**Problem requirements**. Carry on the excerpt below about the vector properties of the gradient, starting right after its final sentence.

**Source excerpt**.
________________

You may wish to think about the contour plot as a topographical map and whether your elevation would increase or decrease if you took a step in the direction of the gradient.
Because \(\nabla f(x_0,y_0)\) is a vector, we can consider its direction and length separately. The next subsection discusses the information conveyed by these geometetric aspects about the behavior of \(f\) near \((x_0,y_0)\text{.}\)

Subsection 11.7.5 Vector Properties of the Gradient

Key Idea 11.7.12 shows how we can separate the directional derivative of a function of two variables into two separate parts: the gradient vector evaluated at the point of interest and the unit vector in the direction we want to change the inputs of the function. Recall from equation (9.3.1) that the dot product of two vectors depends on the lengths of the vectors and the angle between the vectors. If \(\theta\) is the angle between \(\nabla f(x_0,y_0)\) and \(\vu\) (where \(\vu\) is a unit vector), then combining (11.7.4) and (9.3.1) gives
\begin{align*} D_{\vu}f(x_0,y_0) \amp= \nabla f(x_0,y_0)\cdot\vu \\ \amp= \vecmag{\nabla f(x_0,y_0)} \vecmag{\vu} \cos(\theta) \text{.} \end{align*}
Remember that \(\vecmag{\vu}=1\) because \(\vu\) is a unit vector. Hence, the directional derivative is the length of the gradient vector times the cosine of the angle between \(\nabla f(x_0,y_0)\) and \(\vu\text{:}\)
\begin{equation} D_{\vu}f(x_0,y_0) =\vecmag{\nabla f(x_0,y_0)} \cos(\theta)\tag{11.7.5} \end{equation}
Equation (11.7.5) will be extremely useful in interpreting the gradient geometrically.
Figure 11.7.14. The sign of \(D_{\vu} f(x_0,y_0)\) is determined by \(\theta\)

________________

**Material provided**.

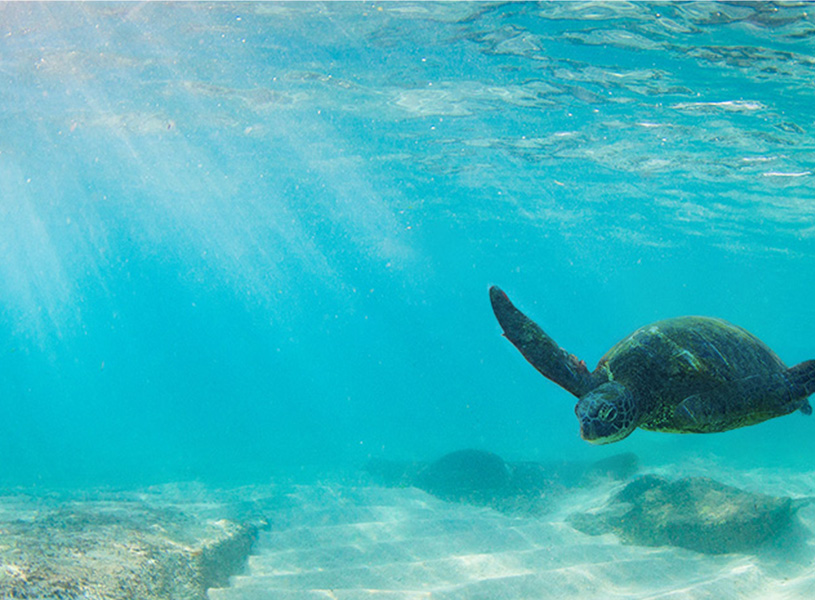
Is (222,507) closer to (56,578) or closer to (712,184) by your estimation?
(56,578)

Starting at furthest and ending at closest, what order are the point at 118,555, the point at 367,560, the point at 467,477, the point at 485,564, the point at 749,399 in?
1. the point at 467,477
2. the point at 367,560
3. the point at 485,564
4. the point at 118,555
5. the point at 749,399

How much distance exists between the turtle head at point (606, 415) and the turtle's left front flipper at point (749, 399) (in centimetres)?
35

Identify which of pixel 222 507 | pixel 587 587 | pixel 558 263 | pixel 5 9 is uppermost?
pixel 558 263

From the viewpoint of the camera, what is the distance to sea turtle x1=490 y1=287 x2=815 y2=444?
315 centimetres

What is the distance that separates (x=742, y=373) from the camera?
346 centimetres

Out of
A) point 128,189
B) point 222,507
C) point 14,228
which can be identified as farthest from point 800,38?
point 14,228

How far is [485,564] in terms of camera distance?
27.0 feet

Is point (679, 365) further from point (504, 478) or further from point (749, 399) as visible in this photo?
point (504, 478)

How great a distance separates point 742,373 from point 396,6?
1062 cm

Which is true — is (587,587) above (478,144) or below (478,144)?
below

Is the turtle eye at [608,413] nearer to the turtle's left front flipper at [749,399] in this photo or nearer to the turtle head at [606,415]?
the turtle head at [606,415]

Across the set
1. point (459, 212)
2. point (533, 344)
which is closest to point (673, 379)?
point (533, 344)

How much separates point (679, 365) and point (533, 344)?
105 cm

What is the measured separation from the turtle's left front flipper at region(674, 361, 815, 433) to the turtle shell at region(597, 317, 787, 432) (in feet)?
0.36
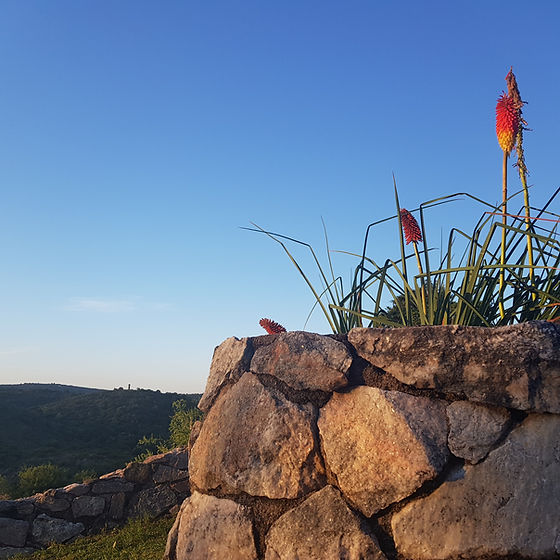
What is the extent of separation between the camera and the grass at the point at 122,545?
5.76 meters

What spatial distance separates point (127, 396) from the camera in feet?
101

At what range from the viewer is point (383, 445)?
7.57 feet

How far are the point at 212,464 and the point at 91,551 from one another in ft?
15.1

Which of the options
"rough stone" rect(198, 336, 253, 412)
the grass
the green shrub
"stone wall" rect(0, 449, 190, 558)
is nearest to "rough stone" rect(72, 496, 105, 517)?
"stone wall" rect(0, 449, 190, 558)

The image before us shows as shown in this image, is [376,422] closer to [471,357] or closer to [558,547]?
[471,357]

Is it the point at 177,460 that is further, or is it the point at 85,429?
the point at 85,429

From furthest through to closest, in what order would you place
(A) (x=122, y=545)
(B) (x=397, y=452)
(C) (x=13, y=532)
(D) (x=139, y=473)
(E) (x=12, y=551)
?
(D) (x=139, y=473) → (C) (x=13, y=532) → (E) (x=12, y=551) → (A) (x=122, y=545) → (B) (x=397, y=452)

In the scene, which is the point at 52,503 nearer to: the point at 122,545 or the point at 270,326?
the point at 122,545

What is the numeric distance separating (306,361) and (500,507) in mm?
965

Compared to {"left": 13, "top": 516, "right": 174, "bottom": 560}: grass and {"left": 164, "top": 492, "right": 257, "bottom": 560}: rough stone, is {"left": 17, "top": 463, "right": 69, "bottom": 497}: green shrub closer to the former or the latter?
{"left": 13, "top": 516, "right": 174, "bottom": 560}: grass

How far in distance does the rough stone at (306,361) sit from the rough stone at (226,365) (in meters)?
0.10

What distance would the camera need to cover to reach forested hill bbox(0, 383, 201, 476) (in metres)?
17.6

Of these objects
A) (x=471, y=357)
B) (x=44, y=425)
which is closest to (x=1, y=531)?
(x=471, y=357)

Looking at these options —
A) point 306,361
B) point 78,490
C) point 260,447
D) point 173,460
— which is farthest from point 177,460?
point 306,361
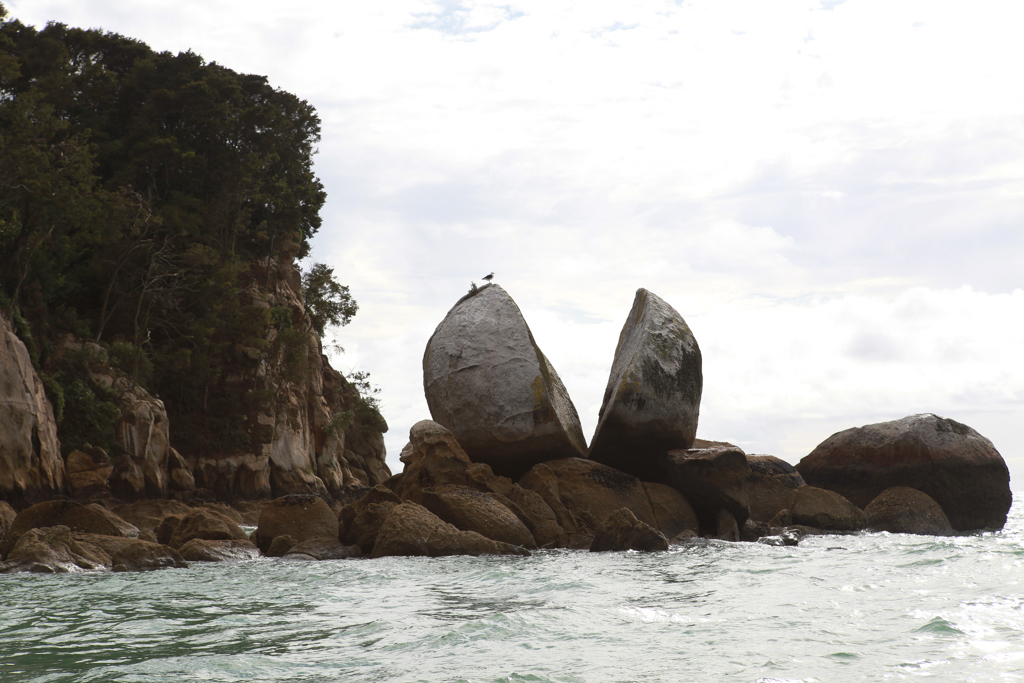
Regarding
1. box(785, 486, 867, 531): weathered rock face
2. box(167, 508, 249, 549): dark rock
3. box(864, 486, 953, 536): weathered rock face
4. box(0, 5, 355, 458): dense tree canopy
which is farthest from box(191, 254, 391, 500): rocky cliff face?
box(864, 486, 953, 536): weathered rock face

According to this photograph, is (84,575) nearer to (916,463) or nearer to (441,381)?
(441,381)

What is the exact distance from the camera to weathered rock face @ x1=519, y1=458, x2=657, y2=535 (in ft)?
51.8

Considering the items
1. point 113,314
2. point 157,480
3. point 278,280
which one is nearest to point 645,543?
point 157,480

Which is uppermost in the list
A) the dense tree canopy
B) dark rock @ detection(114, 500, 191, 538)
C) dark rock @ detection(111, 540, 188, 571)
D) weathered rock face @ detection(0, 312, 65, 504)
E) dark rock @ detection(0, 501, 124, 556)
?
the dense tree canopy

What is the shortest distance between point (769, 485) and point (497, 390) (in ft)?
24.1

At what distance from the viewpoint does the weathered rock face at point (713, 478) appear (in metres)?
16.5

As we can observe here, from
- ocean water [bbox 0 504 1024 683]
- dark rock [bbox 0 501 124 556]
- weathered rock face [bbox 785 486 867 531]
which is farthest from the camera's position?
weathered rock face [bbox 785 486 867 531]

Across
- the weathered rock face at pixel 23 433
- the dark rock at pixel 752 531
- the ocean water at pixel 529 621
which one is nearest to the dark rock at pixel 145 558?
the ocean water at pixel 529 621

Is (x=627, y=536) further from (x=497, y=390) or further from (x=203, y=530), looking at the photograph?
(x=203, y=530)

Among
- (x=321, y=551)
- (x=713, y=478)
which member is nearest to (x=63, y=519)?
(x=321, y=551)

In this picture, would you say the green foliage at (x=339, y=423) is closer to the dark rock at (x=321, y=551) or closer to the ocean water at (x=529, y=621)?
the dark rock at (x=321, y=551)

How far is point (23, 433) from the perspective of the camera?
20078mm

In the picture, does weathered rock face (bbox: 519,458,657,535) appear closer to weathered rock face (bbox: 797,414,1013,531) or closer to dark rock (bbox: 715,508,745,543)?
dark rock (bbox: 715,508,745,543)

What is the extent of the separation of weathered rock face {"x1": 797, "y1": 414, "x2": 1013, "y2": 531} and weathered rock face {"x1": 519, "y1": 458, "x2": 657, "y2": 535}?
6.45 meters
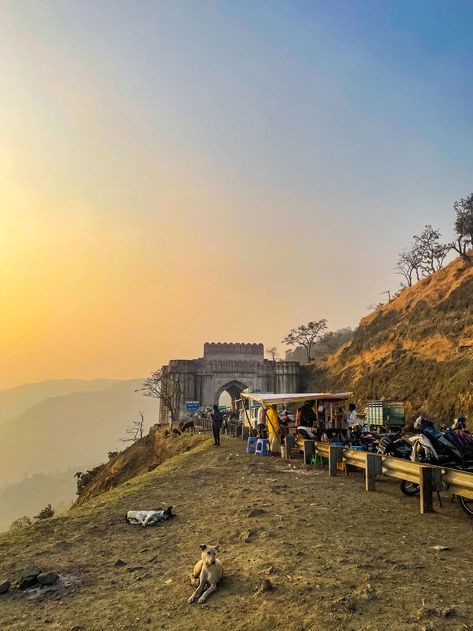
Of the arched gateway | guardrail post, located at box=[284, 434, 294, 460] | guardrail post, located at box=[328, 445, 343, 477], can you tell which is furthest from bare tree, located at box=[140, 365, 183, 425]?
guardrail post, located at box=[328, 445, 343, 477]

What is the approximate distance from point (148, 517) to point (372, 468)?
15.3 feet

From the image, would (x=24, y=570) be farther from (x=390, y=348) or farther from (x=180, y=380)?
(x=180, y=380)

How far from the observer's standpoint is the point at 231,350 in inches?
2131

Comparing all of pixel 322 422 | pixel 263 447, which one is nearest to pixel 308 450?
pixel 322 422

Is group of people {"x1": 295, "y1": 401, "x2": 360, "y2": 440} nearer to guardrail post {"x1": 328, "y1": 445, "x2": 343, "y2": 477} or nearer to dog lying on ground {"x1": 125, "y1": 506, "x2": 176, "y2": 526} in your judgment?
guardrail post {"x1": 328, "y1": 445, "x2": 343, "y2": 477}

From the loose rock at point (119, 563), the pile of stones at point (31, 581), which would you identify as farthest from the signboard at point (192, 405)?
the pile of stones at point (31, 581)

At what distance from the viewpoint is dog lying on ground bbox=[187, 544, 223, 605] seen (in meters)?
4.94

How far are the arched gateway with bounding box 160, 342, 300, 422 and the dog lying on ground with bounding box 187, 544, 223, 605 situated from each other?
47.3 m

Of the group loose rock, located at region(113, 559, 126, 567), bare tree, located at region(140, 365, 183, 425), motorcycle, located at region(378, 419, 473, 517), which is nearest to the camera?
loose rock, located at region(113, 559, 126, 567)

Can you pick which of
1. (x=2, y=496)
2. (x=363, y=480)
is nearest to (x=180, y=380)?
(x=363, y=480)

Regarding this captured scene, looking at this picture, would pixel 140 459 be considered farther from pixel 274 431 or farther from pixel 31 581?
pixel 31 581

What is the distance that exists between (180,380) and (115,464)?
16757 millimetres

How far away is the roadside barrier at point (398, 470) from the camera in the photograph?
24.6 ft

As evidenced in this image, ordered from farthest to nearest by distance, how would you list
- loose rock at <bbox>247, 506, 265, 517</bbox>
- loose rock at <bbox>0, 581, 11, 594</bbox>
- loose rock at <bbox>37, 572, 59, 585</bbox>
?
loose rock at <bbox>247, 506, 265, 517</bbox>, loose rock at <bbox>37, 572, 59, 585</bbox>, loose rock at <bbox>0, 581, 11, 594</bbox>
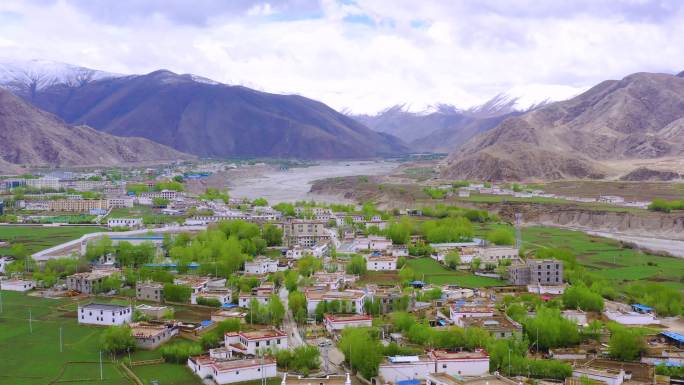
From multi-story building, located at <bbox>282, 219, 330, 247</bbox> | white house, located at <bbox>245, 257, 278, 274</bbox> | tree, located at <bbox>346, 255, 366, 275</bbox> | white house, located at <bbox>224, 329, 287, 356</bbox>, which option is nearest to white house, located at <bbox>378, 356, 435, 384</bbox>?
white house, located at <bbox>224, 329, 287, 356</bbox>

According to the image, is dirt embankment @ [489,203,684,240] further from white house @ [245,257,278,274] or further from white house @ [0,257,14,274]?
white house @ [0,257,14,274]

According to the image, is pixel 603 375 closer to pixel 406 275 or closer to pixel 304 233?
pixel 406 275

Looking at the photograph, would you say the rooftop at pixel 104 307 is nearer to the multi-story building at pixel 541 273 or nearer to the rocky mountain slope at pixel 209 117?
the multi-story building at pixel 541 273

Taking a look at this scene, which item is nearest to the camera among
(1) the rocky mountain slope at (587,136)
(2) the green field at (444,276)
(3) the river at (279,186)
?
(2) the green field at (444,276)

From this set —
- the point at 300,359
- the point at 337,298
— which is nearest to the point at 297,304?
the point at 337,298

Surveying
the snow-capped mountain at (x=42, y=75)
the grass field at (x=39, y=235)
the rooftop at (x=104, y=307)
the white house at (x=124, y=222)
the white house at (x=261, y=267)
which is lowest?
the rooftop at (x=104, y=307)

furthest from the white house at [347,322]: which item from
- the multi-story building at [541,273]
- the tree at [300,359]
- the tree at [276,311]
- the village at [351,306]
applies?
the multi-story building at [541,273]
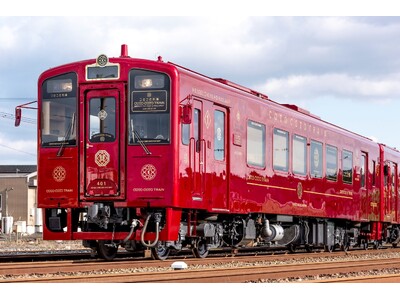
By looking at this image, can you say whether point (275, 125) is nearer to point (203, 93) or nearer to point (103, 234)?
point (203, 93)

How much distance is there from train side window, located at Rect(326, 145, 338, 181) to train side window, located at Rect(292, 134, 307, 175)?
1.87 meters

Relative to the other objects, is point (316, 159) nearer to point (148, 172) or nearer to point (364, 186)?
point (364, 186)

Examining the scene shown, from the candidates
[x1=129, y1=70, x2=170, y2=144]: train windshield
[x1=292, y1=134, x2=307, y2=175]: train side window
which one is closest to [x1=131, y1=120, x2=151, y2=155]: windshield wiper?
[x1=129, y1=70, x2=170, y2=144]: train windshield

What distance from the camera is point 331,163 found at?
2341cm

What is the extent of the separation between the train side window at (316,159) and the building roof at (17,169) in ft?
156

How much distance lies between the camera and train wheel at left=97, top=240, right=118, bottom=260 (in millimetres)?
16625

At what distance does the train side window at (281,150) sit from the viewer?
1958 cm

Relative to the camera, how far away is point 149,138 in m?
15.4

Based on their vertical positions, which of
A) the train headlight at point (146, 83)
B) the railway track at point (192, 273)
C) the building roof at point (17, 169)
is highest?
the train headlight at point (146, 83)

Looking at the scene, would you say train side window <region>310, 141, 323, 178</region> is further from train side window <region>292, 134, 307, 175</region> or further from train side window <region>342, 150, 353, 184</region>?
train side window <region>342, 150, 353, 184</region>

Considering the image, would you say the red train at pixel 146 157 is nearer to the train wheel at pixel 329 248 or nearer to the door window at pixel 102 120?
the door window at pixel 102 120

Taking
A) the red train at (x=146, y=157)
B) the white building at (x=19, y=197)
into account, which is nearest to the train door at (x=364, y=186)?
the red train at (x=146, y=157)

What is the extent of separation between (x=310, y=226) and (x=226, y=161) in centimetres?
672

________________

**Exercise output**.
Because the magnitude of a vector is always non-negative, the sign of a directional derivative depends on \(\cos(\theta)\text{.}\) Figure 11.7.14 graphically shows examples of the following statements (from left to right):
  • If the angle between the gradient and \(\vu\) is a right angle, then the directional derivative is zero.
  • If the angle between the gradient and \(\vu\) is acute, then the directional derivative is positive.
  • If the angle between the gradient and \(\vu\) is obtuse, then the directional derivative is negative.
The first statement explains why the gradient is perpendicular to the level curve through the point of interest. Because a level curve is the set of points for which the function has a particular output value, the output will not change along the level curve. Thus, the directional derivative in a direction tangent to the level curve must be zero. We can expand this explanation to the other statements as well. The output of \(f\) increases in any direction that makes an acute angle with the gradient vector and the output of \(f\) decreases in any direction that makes an obtuse angle with the gradient.
Here are some questions about how the directional derivative changes at a point that we will address:
  • What direction corresponds to the largest value for the directional derivative?
  • What is the largest value possible for the directional derivative at \((x_0,y_0)\text{?}\)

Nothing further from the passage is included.